Background information
- Also known as: Kazuki (華月)
- Born: Kazuki Watanabe (渡辺和樹) April 7, 1981 Shibuya, Tokyo, Japan
- Died: October 31, 2000 (aged 19) Ebisu, Shibuya
- Genres: Progressive rock; art rock; symphonic rock;
- Occupations: Musician; guitarist; songwriter;
- Instrument: Guitar
- Years active: 1995–2000
- Formerly of: Raphael; Yuri Juujidan;
- Website: Official site

= Kazuki Watanabe (musician) =

Japanese musician

Kazuki Watanabe (渡辺和樹, Watanabe Kazuki), known by his stage name Kazuki (華月), was a Japanese musician known as guitarist and lead songwriter of the visual kei rock band Raphael. The group became quite popular, with all their releases entering the top 40 of the Oricon chart, before disbanding after Kazuki died at the age of 19.

== Life ==
Kazuki Watanabe was born on April 7, 1981, in Shibuya, Tokyo. After playing some roles in a few TV programs and a film, he went on to have a musical career. In 1995, he and bassist Yukito formed a punk cover band which covered songs by bands such as The Blue Hearts and Ramones. In 1996, Kazuki and Yukito both soon began writing original material, and later formed Raphael in 1997, whose members were all just 15 years old.

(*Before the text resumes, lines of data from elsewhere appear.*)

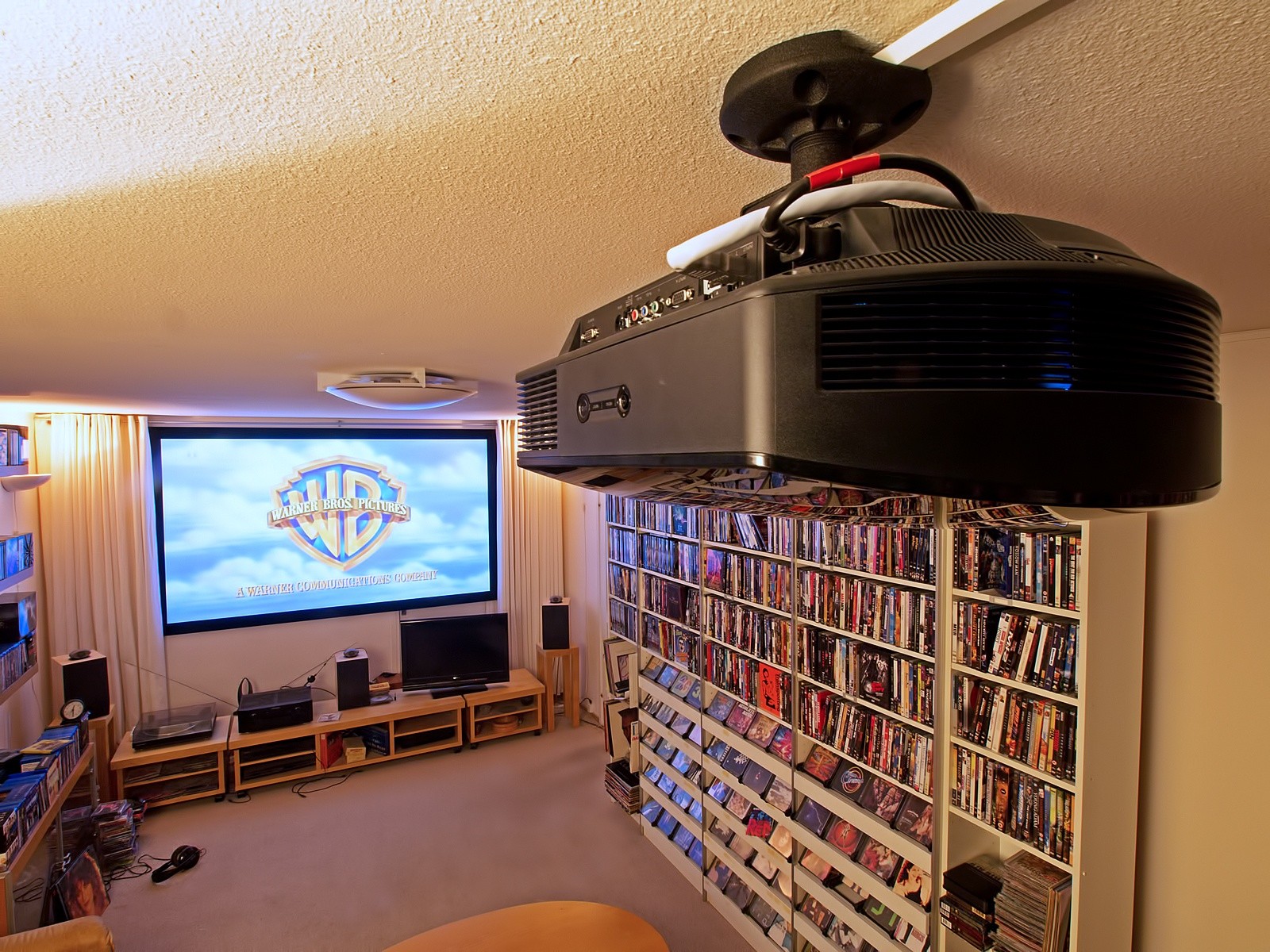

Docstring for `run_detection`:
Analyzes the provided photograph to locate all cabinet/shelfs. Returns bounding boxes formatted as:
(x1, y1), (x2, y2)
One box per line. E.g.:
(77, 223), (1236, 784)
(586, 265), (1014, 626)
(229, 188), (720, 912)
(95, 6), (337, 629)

(601, 492), (640, 816)
(702, 507), (794, 952)
(462, 667), (546, 750)
(793, 521), (937, 952)
(109, 713), (231, 812)
(0, 740), (101, 938)
(637, 500), (706, 898)
(227, 687), (466, 791)
(934, 522), (1150, 952)
(0, 528), (41, 712)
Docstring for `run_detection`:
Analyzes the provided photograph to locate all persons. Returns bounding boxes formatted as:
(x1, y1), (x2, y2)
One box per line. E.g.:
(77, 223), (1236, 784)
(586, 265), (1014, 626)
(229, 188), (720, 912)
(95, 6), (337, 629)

(859, 777), (934, 908)
(761, 668), (775, 709)
(651, 618), (657, 635)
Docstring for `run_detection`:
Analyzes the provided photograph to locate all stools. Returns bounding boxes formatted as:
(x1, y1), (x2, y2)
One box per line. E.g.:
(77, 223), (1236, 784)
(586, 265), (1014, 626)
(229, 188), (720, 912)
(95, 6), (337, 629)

(533, 643), (582, 733)
(47, 703), (122, 803)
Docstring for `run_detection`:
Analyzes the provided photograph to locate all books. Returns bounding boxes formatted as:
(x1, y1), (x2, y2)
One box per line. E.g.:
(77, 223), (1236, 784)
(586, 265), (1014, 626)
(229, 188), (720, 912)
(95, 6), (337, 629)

(608, 495), (1081, 866)
(987, 849), (1073, 952)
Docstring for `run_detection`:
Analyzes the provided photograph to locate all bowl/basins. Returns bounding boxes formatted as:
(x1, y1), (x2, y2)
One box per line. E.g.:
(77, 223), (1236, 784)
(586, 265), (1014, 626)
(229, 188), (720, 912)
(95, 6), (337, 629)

(480, 705), (491, 714)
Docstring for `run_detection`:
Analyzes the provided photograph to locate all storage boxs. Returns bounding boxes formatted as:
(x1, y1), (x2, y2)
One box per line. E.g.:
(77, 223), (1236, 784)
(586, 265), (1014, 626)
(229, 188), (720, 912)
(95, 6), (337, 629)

(341, 735), (367, 763)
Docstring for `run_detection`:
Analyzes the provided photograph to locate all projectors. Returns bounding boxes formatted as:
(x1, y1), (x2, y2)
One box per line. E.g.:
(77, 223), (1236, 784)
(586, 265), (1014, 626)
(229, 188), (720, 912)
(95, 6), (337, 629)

(513, 29), (1222, 512)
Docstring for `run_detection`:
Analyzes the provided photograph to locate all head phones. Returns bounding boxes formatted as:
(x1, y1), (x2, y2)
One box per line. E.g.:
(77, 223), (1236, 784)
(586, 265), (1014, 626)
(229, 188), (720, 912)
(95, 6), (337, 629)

(151, 845), (201, 883)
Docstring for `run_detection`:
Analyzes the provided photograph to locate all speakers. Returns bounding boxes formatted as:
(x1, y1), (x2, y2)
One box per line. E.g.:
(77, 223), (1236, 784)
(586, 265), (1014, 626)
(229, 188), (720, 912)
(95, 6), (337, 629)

(52, 650), (110, 724)
(542, 598), (569, 650)
(336, 649), (371, 710)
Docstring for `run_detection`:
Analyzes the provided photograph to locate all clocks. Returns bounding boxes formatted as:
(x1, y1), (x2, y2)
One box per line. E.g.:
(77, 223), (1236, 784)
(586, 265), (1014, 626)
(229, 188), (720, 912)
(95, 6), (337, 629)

(59, 698), (85, 726)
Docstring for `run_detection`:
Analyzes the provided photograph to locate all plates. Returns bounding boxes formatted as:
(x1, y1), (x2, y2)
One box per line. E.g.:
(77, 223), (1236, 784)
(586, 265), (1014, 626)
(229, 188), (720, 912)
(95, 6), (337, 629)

(491, 715), (519, 731)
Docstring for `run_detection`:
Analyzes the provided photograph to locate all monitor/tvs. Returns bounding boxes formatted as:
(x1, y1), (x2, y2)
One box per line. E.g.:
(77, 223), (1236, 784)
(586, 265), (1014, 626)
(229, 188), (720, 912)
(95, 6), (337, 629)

(399, 612), (510, 698)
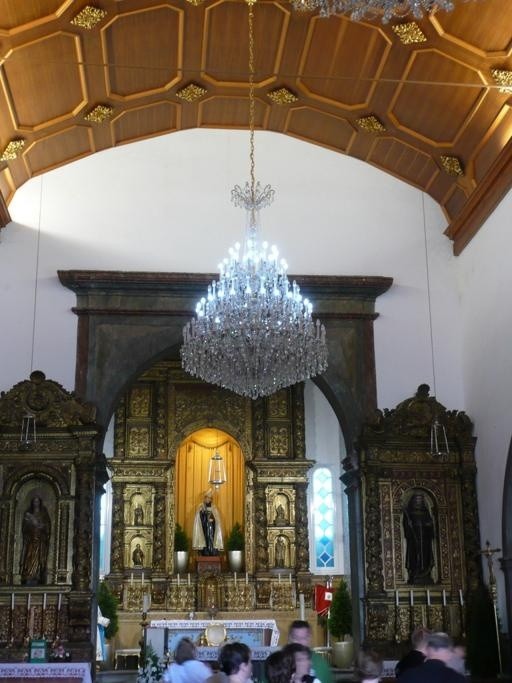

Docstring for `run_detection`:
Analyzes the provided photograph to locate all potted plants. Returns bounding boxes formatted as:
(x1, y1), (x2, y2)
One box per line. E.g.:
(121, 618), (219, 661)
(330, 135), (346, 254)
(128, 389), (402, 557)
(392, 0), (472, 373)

(174, 522), (191, 574)
(327, 578), (354, 670)
(95, 579), (120, 671)
(224, 520), (245, 573)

In only three years time they were popular enough to headline the Nippon Budokan.

He also had a side-project called Yuri Juujidan (百合十字団), a band consisted of Kazuki (vocals), Kuruto (ex-Pleur) on bass and Mask on guitar. All of their songs are instrumental because Kazuki died before he could record his voice. On October 31, 2000, he was found dead in his room located in Ebisu, Shibuya. He was 19 years old. The cause of death was reported as a sedative overdose, according to the Shibuya Police in Tokyo.

After his death, Raphael disbanded in January 2001. In 2012, they reunited for two concerts on October 31 (Kazuki's 12th death anniversary) and November 1, and released a re-recording of their hit 1999 song "Eternal Wish (Todokanu Kimi e)" as a single.